**Set of tasks**
1. From the quoted passage by Dr. Talmadge in the article on Bryson's Union Volunteers, list every thing he names when asking what more one could ask for.
2. Quote the article on Bryson's Union Volunteers word for word, starting with "Yet, Talmadge's picturesque" and going on through "invaded the valleys.".

**Text block**

◇ ◇ ◇ ◇ ◇

Bryson's CO

Captain Goldman Bryson's Union Volunteers of 1863

by Sandra Ratledge

Public Domain, but please include this site in your sources

~ IF YOU SEE MY ARTICLE BELOW ON ANY OTHER WEBSITE OF ANY KIND SUCH AS A CIVIL WAR WEBSITE OR ONLINE FAMILY TREE, THEN IT HAS BEEN STOLEN FROM ME. ~

"THOU SHALT NOT STEAL." DEUTERONOMY 5 : 19

Few would disagree, even today, with Dr. Talmadge's view of early Western North Carolina as follows:

It is indeed a garden of recuperation. All the conditions seem favorable. If there is any one who is so constituted that enjoyment can be had in life, and can't find it here, rest assured such a person will not be able to find enjoyment in heaven when he gets there. What more can one ask for than healthful climate, pure air, good water, unsurpassed scenery, and congenial people?1

Yet, Talmadge's picturesque memoirs were a far cry from the desperation that would later ensue the outbreak of Civil War. Those were days when the Unaka Mountain's scenic beauty grew deceptive, was transformed into a place of foreboding, of dread. For a time in these hills, terror reigned. If R. N. Price concluded rightly that "the character of a people depends largely upon their physical environment,"2 then perhaps this untamed wilderness fomented savagery in men who were usurping its untrespassed sanctity. "Out-liers" these intruders were called because they were dissidents "lying-out" in forested seclusion as war invaded the valleys.

◇ ◇ ◇ ◇ ◇

**Material supplied**

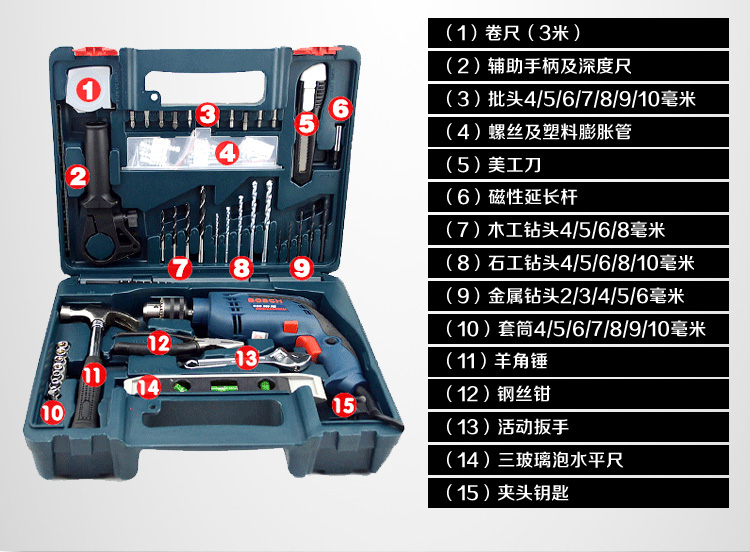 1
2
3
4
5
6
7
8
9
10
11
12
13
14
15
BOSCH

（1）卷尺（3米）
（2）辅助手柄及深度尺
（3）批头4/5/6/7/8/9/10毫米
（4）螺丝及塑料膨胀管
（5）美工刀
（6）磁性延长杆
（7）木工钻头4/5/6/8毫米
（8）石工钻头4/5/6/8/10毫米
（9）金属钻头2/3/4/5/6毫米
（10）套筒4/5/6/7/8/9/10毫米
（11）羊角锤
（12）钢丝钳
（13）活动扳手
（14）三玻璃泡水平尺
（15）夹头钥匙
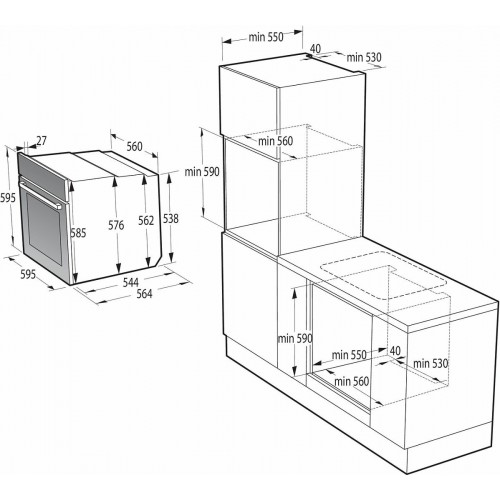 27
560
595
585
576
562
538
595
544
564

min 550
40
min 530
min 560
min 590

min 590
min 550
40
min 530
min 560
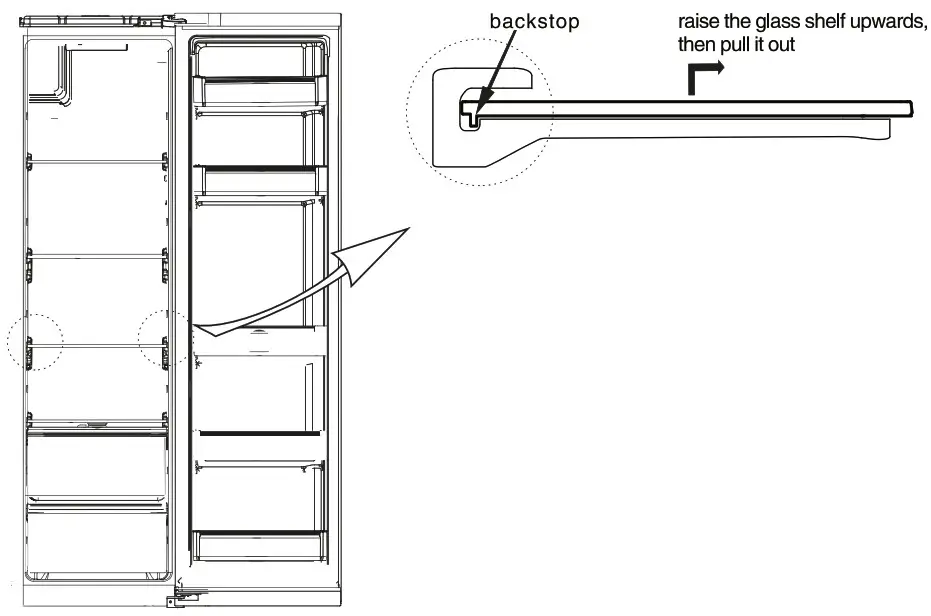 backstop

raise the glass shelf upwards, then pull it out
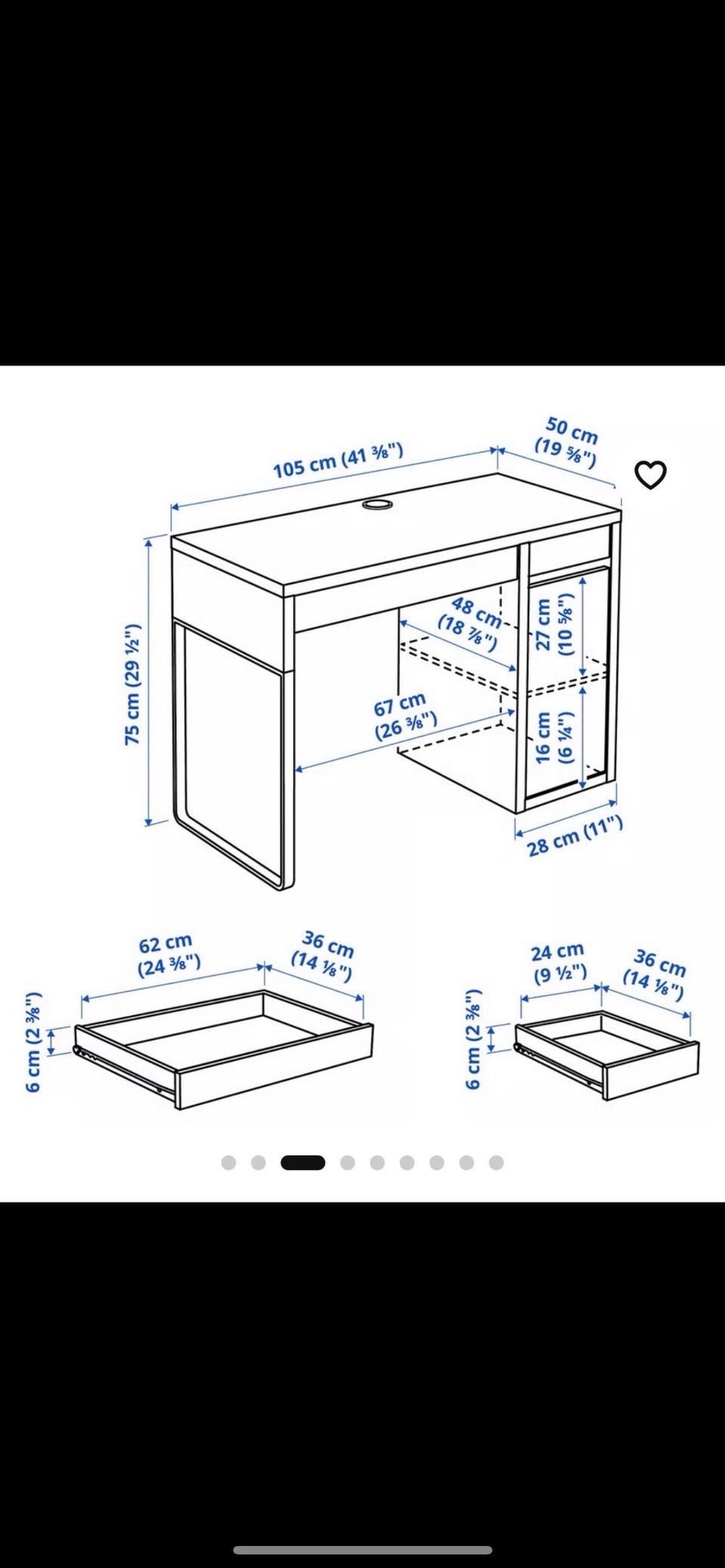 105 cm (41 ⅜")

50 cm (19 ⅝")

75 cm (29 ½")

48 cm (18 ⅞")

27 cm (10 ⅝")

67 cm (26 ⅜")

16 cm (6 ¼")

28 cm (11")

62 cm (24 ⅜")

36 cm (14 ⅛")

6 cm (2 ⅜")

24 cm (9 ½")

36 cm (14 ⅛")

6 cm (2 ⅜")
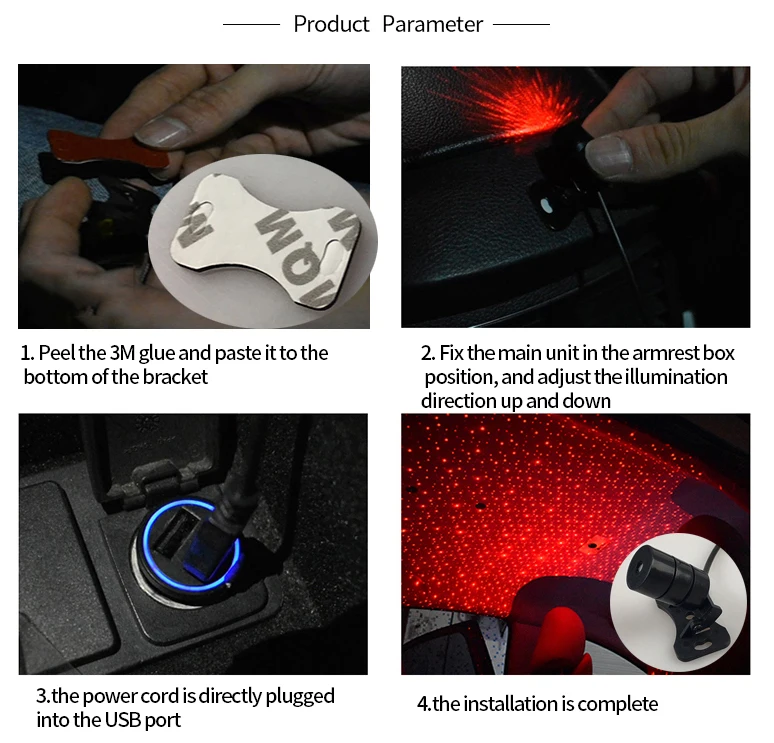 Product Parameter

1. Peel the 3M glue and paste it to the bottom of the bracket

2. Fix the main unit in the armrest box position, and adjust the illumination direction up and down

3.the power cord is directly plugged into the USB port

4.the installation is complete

◇ ◇ ◇ ◇ ◇

**Solutions to the problems**
1.
- healthful climate
- pure air
- good water
- unsurpassed scenery
- congenial people

2.
Yet, Talmadge's picturesque memoirs were a far cry from the desperation that would later ensue the outbreak of Civil War. Those were days when the Unaka Mountain's scenic beauty grew deceptive, was transformed into a place of foreboding, of dread. For a time in these hills, terror reigned. If R. N. Price concluded rightly that "the character of a people depends largely upon their physical environment,"2 then perhaps this untamed wilderness fomented savagery in men who were usurping its untrespassed sanctity. "Out-liers" these intruders were called because they were dissidents "lying-out" in forested seclusion as war invaded the valleys.